— start EXTRACTED TEXT —

For example, it has been now recognized that nonlinear hydrodynamic interactions play crucial roles in self-organization of rotating disks4,13,14. In other words, the phenomena are beyond Stokes approximations, and may even have a link to self-organization of vortices26, which is observed at a high Reynolds number. Vortex crystals are very interesting examples27,28. The nonequilibrium, nonlinear, nonlocal, non-instantaneous nature of hydrodynamic interactions makes analytical approaches to this problem very difficult and thus numerical simulations are expected to play a crucial role. This problem also has a link to self-organization of a point vortex system29,30, but the finite size and solidity of disks lead to far more rich behaviour. Here we employ a fluid particle dynamics (FPD) method31, which we developed for studying hydrodynamic interactions between colloidal particles (Methods). This method treats a solid colloid as an undeformable fluid particle inside which the viscosity is considerably higher than the surrounding liquid. This approximation makes us free from solid–fluid boundary conditions, which significantly simplifies the computation. This method can quite naturally deal with many-body hydrodynamic interactions even at a high Reynolds number.

— end EXTRACTED TEXT —
— start DATA TO PROCESS —

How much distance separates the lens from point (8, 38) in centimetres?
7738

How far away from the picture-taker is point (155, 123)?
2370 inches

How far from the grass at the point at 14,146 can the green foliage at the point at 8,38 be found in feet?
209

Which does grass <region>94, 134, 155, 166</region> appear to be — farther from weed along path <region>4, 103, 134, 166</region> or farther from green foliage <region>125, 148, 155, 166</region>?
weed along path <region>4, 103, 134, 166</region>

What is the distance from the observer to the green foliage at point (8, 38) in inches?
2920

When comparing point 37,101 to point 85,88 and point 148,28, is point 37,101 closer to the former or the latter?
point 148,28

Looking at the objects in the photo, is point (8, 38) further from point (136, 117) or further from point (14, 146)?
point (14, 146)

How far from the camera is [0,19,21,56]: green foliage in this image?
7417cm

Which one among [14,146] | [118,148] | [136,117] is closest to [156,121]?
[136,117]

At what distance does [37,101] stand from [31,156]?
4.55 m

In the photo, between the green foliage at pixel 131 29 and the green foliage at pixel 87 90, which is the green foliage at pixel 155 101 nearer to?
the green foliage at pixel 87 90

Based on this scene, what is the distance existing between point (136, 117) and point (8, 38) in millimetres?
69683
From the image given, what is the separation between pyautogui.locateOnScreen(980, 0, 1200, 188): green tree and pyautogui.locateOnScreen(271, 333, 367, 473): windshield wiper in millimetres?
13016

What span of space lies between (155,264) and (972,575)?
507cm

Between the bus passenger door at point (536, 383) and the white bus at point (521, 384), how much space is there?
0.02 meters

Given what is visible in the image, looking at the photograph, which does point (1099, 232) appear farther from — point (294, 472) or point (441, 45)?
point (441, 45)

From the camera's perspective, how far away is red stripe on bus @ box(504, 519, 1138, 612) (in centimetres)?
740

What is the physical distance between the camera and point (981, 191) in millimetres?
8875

— end DATA TO PROCESS —

» PROBLEMS TO SOLVE:
1 - In the passage on hydrodynamic interactions, how does the fluid particle dynamics method treat a solid colloid?
2 - List every line of the rows that contains the word "along", copying each line in full.
The passage on hydrodynamic interactions and the rows are unrelated material.

» SOLUTION SET:
1 - It treats it as an undeformable fluid particle whose inside viscosity is considerably higher than that of the surrounding liquid.

2 -
Which does grass <region>94, 134, 155, 166</region> appear to be — farther from weed along path <region>4, 103, 134, 166</region> or farther from green foliage <region>125, 148, 155, 166</region>?
weed along path <region>4, 103, 134, 166</region>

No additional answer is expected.